## Records to use
▼

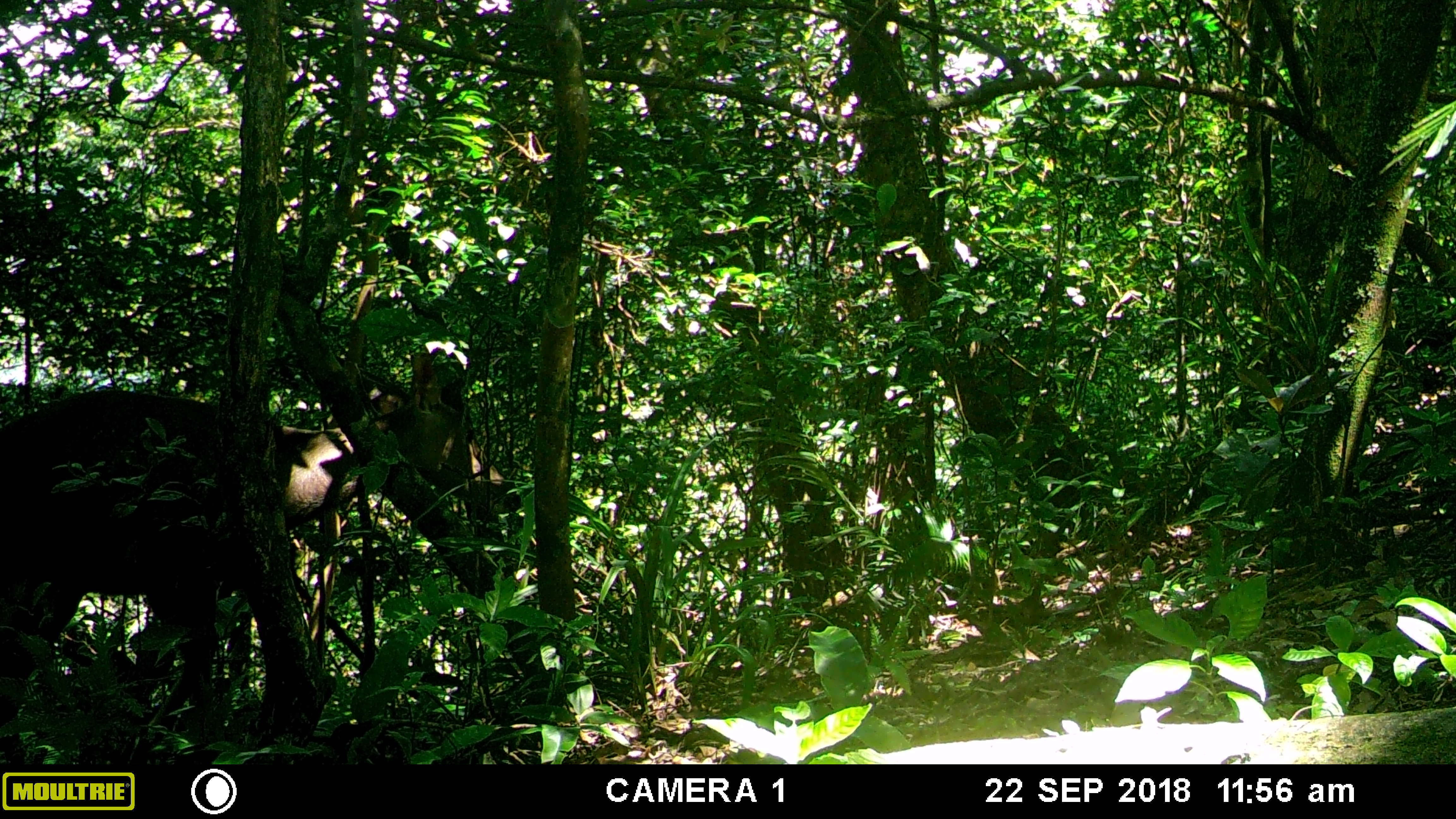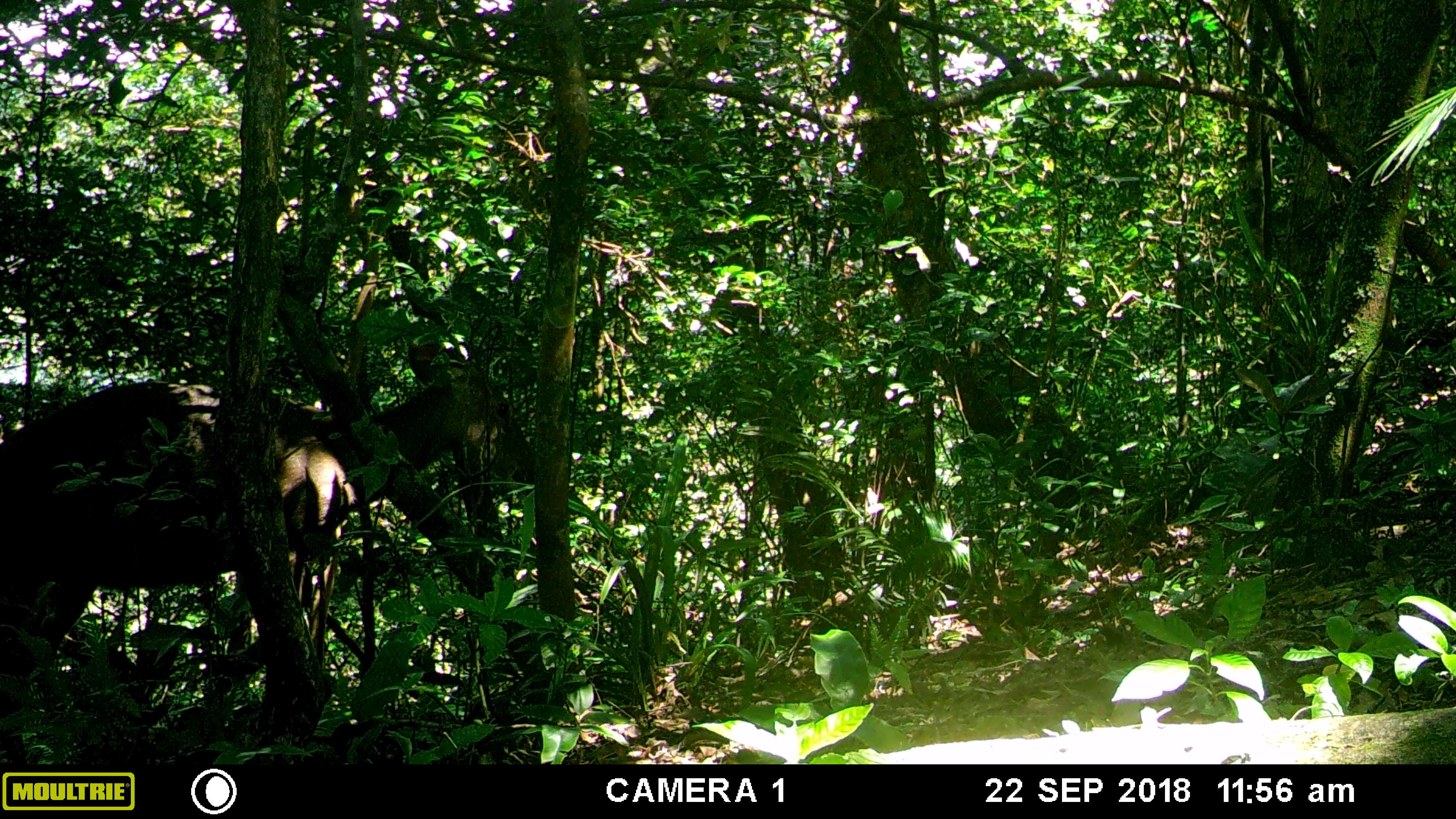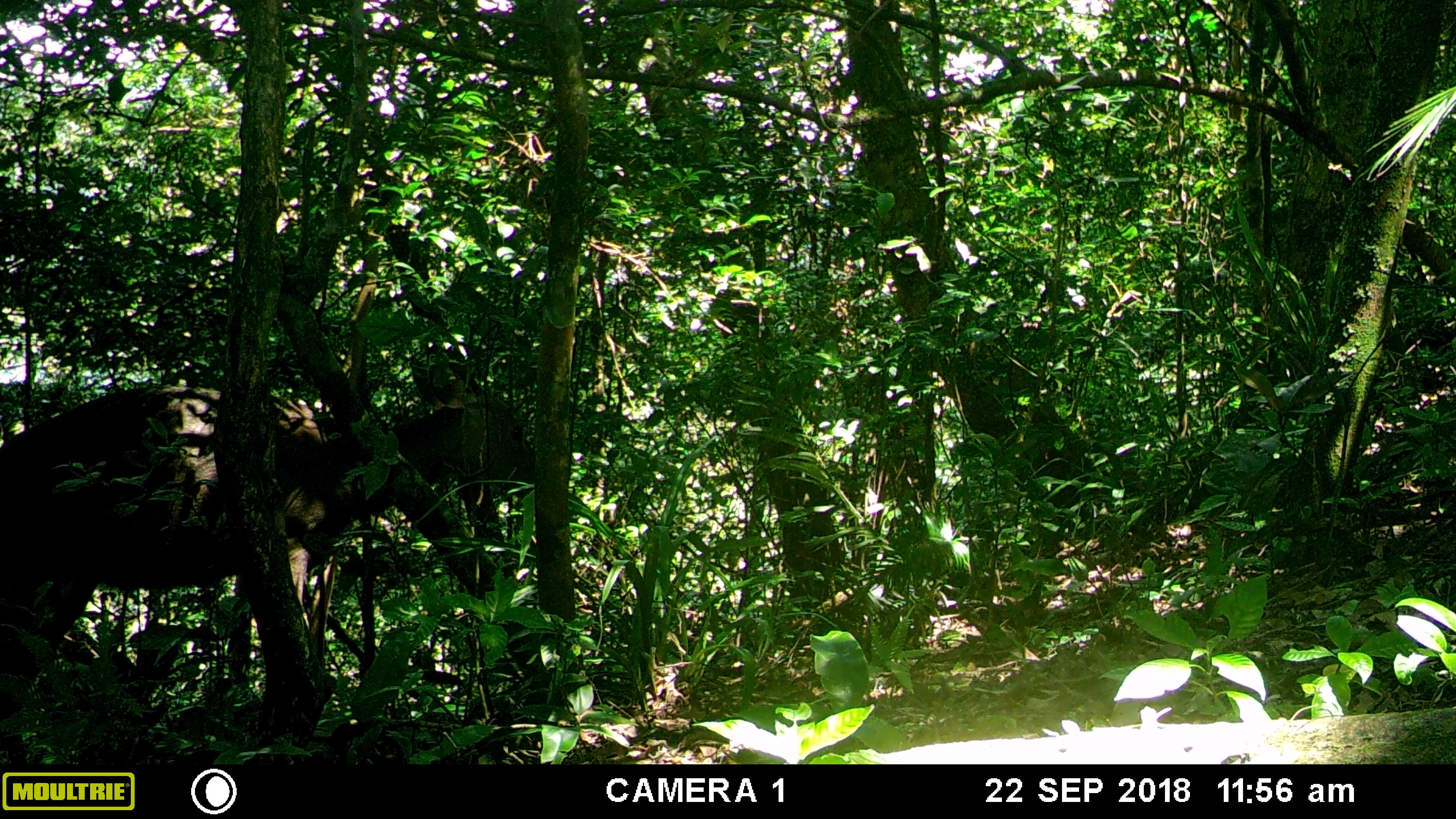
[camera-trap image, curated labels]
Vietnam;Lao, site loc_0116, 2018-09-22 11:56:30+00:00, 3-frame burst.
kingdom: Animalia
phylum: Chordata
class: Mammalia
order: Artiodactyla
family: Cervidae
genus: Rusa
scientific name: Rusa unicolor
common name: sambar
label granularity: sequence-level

▲

## Task objective
An exact repeat of all the data is required, pictures excluded.

## Solution
[camera-trap image, curated labels]
Vietnam;Lao, site loc_0116, 2018-09-22 11:56:30+00:00, 3-frame burst.
kingdom: Animalia
phylum: Chordata
class: Mammalia
order: Artiodactyla
family: Cervidae
genus: Rusa
scientific name: Rusa unicolor
common name: sambar
label granularity: sequence-level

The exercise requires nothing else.